### Geëxtraheerde tekst
Een lidstaat mag het Agentschap verzoeken om de certificerings-, toezichts- en handhavingstaken als bedoeld in artikel 62, lid 2, uit te oefenen met betrekking tot een of alle natuurlijke en rechtspersonen, luchtvaartuigen, veiligheidsgerelateerde apparatuur van luchtvaartterreinen, ATM/ANS-systemen of -onderdelen, vluchtnabootsingsinstrumenten en luchtvaartterreinen waarvoor de betrokken lidstaat verantwoordelijk is krachtens deze verordening en de op grond daarvan vastgestelde gedelegeerde handelingen en uitvoeringshandelingen.
Wanneer het Agentschap een dergelijk verzoek inwilligt wordt het de bevoegde autoriteit die verantwoordelijk is voor de taken waarop dat verzoek betrekking heeft en wordt de verzoekende lidstaat ontheven van de verantwoordelijkheid voor die taken.
Wat betreft de uitoefening door het Agentschap van die verantwoordelijkheid voor die taken zijn de hoofdstukken IV en V van toepassing.
2.
Een lidstaat mag een andere lidstaat verzoeken om de certificerings-, toezichts- en handhavingstaken als bedoeld in artikel 62, lid 2, uit te oefenen met betrekking tot een of alle natuurlijke en rechtspersonen, luchtvaartuigen, veiligheidsgerelateerde apparatuur van luchtvaartterreinen, ATM/ANS-systemen en ATM/ANS-onderdelen, vluchtnabootsingsinstrumenten en luchtvaartterreinen waarvoor de betrokken lidstaat verantwoordelijk is krachtens deze verordening en krachtens de op grond daarvan vastgestelde gedelegeerde handelingen en uitvoeringshandelingen.
Wanneer de lidstaat een dergelijk verzoek inwilligt wordt die lidstaat verantwoordelijk voor de taken waarop dat verzoek betrekking heeft en wordt de verzoekende lidstaat ontheven van de verantwoordelijkheid voor die taken.
Wat betreft de uitoefening van de verantwoordelijkheid voor de overeenkomstig dit lid overgedragen taken, zijn de hoofdstukken II en IV en de artikelen 131 en 132 van toepassing, alsmede de toepasselijke bepalingen van de nationale wetgeving van de lidstaat die het verzoek heeft ingewilligd.
3.
Wat de handhaving betreft, is de lidstaat die het verzoek heeft ingewilligd, of het Agentschap, uitsluitend verantwoordelijk voor aangelegenheden inzake de procedures die uitmonden in de vaststelling van besluiten door de nationale bevoegde autoriteit van die lidstaat of door het Agentschap en die verband houden met de aan hen overeenkomstig dit artikel overgedragen certificerings- en toezichtstaken, alsmede met de toepassing van deze besluiten. Voor alle andere handhavingsaangelegenheden blijft de toewijzing van verantwoordelijkheden als vastgelegd in deze verordening en in de op grond daarvan vastgestelde gedelegeerde handelingen en uitvoeringshandelingen, onverlet.
4.
Het Agentschap of een lidstaat, naargelang het geval, willigt het verzoek als bedoeld in lid 1 of 2 alleen in wanneer het Agentschap of de nationale bevoegde autoriteit van de betrokken lidstaat van oordeel is dat zij beschikken over de noodzakelijke middelen en daadwerkelijk de verantwoordelijkheid kunnen uitoefenen voor de betreffende taken.

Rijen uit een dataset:
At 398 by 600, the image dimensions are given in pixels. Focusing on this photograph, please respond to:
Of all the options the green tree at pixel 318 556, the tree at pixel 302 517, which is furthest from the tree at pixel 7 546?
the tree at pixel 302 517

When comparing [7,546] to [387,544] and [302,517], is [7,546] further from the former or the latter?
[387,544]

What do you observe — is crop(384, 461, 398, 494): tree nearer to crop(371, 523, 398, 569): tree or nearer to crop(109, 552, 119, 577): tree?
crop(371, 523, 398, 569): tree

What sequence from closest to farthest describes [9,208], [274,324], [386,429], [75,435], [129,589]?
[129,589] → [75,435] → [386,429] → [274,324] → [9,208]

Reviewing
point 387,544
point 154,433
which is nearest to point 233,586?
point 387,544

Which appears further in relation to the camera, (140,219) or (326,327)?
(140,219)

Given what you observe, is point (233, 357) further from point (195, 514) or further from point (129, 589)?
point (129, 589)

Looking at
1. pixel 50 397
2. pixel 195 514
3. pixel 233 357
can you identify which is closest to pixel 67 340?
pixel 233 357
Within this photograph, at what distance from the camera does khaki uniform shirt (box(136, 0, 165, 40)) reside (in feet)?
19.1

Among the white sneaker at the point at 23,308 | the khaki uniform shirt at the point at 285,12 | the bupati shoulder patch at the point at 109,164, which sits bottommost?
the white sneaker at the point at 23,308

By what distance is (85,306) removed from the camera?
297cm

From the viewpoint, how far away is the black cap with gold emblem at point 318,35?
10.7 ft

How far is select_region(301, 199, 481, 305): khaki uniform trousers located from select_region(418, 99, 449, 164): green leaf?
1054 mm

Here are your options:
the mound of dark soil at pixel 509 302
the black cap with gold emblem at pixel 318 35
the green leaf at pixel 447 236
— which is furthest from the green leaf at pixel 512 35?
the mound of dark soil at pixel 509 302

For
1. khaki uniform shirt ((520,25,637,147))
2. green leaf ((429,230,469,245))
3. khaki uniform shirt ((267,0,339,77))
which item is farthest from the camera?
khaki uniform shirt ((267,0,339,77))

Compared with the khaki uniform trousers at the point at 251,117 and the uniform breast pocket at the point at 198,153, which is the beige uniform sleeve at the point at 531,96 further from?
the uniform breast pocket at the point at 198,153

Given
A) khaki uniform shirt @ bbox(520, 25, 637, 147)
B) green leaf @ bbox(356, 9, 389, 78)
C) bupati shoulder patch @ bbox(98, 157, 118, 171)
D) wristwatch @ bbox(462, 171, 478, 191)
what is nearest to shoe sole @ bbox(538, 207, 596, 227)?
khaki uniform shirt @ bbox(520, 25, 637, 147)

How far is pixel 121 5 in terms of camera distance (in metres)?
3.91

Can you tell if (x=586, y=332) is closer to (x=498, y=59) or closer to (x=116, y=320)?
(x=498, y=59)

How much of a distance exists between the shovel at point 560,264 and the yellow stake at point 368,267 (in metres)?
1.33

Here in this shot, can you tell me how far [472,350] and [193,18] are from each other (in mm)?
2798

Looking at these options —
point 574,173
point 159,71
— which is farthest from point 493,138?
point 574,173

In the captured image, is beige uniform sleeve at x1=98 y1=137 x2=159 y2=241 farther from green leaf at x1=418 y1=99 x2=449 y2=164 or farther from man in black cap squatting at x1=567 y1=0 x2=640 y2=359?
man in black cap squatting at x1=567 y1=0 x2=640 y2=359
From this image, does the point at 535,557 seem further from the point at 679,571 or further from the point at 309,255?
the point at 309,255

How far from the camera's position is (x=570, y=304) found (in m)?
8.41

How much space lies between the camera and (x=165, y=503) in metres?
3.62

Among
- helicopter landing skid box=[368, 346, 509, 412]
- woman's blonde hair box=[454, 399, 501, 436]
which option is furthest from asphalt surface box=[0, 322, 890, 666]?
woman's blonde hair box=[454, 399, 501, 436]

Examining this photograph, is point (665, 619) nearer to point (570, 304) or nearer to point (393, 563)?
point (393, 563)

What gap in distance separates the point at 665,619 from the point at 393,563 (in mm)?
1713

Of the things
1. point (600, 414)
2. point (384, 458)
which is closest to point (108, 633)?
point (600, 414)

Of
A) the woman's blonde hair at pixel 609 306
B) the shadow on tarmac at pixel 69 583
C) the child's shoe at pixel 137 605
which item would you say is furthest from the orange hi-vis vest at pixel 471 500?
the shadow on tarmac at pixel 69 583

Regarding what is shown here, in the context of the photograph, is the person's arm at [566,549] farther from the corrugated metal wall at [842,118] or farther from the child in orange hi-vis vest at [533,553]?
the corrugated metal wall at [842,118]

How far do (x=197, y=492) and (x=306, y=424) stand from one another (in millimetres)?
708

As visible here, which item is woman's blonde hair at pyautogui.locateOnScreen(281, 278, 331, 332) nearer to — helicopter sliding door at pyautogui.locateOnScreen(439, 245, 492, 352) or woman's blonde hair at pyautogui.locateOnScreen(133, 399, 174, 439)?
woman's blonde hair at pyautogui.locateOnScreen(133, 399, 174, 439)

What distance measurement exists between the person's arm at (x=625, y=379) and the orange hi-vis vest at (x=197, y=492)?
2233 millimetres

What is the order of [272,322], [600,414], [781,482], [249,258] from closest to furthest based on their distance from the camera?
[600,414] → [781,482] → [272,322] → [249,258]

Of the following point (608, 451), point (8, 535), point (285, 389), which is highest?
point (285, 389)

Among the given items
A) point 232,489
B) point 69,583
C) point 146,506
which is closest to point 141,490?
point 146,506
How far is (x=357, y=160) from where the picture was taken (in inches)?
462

...

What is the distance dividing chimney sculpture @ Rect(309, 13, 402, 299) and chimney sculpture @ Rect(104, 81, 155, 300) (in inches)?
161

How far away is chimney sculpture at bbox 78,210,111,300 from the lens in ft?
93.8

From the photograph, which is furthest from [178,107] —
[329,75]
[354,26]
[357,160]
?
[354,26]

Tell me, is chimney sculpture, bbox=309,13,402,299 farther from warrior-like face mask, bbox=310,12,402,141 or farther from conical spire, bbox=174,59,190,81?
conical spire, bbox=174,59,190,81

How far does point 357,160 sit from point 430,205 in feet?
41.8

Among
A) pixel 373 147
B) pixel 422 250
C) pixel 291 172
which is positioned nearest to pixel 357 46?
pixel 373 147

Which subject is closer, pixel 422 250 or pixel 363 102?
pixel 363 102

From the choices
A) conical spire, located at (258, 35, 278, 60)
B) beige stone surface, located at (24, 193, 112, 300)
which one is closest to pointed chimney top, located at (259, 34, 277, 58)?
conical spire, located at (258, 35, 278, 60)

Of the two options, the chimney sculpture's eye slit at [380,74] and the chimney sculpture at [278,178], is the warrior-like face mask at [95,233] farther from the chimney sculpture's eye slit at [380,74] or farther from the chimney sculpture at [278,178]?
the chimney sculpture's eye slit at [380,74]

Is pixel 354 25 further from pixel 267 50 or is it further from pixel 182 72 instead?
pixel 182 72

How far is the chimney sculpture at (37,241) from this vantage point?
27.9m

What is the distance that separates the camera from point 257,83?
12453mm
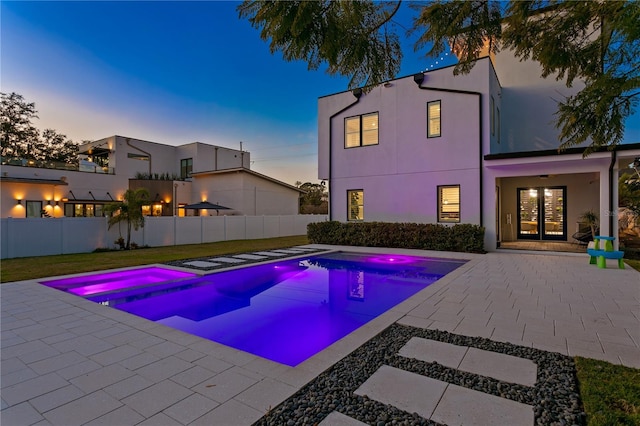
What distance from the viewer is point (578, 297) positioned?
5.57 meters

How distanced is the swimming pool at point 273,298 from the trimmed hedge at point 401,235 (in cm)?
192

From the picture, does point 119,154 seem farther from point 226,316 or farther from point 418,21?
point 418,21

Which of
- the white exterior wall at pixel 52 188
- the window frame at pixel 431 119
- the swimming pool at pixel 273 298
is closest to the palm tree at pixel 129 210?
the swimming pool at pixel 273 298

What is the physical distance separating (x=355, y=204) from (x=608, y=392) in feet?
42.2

### Opdrachten
A: Noem de zaken en personen waarvoor een lidstaat het Agentschap volgens de zin die begint met "Een lidstaat mag het Agentschap verzoeken" kan vragen de taken uit te oefenen, zoals ze in de tekst over de overdracht van taken staan.
B: Welke hoofdstukken zijn volgens de tekst over de overdracht van taken van toepassing wanneer het Agentschap de verantwoordelijkheid voor de overgedragen taken uitoefent?
C: Leg aan de hand van de tekst over de overdracht van taken uit onder welke voorwaarde het Agentschap of een lidstaat een verzoek als bedoeld in lid 1 of 2 inwilligt.

### Antwoorden
A:
- natuurlijke en rechtspersonen
- luchtvaartuigen
- veiligheidsgerelateerde apparatuur van luchtvaartterreinen
- ATM/ANS-systemen of -onderdelen
- vluchtnabootsingsinstrumenten
- luchtvaartterreinen

B: De hoofdstukken IV en V zijn van toepassing.

C: Het Agentschap of de lidstaat willigt het verzoek alleen in wanneer het Agentschap of de nationale bevoegde autoriteit van de betrokken lidstaat van oordeel is dat zij over de noodzakelijke middelen beschikken. Ook moeten zij de verantwoordelijkheid voor de betreffende taken daadwerkelijk kunnen uitoefenen.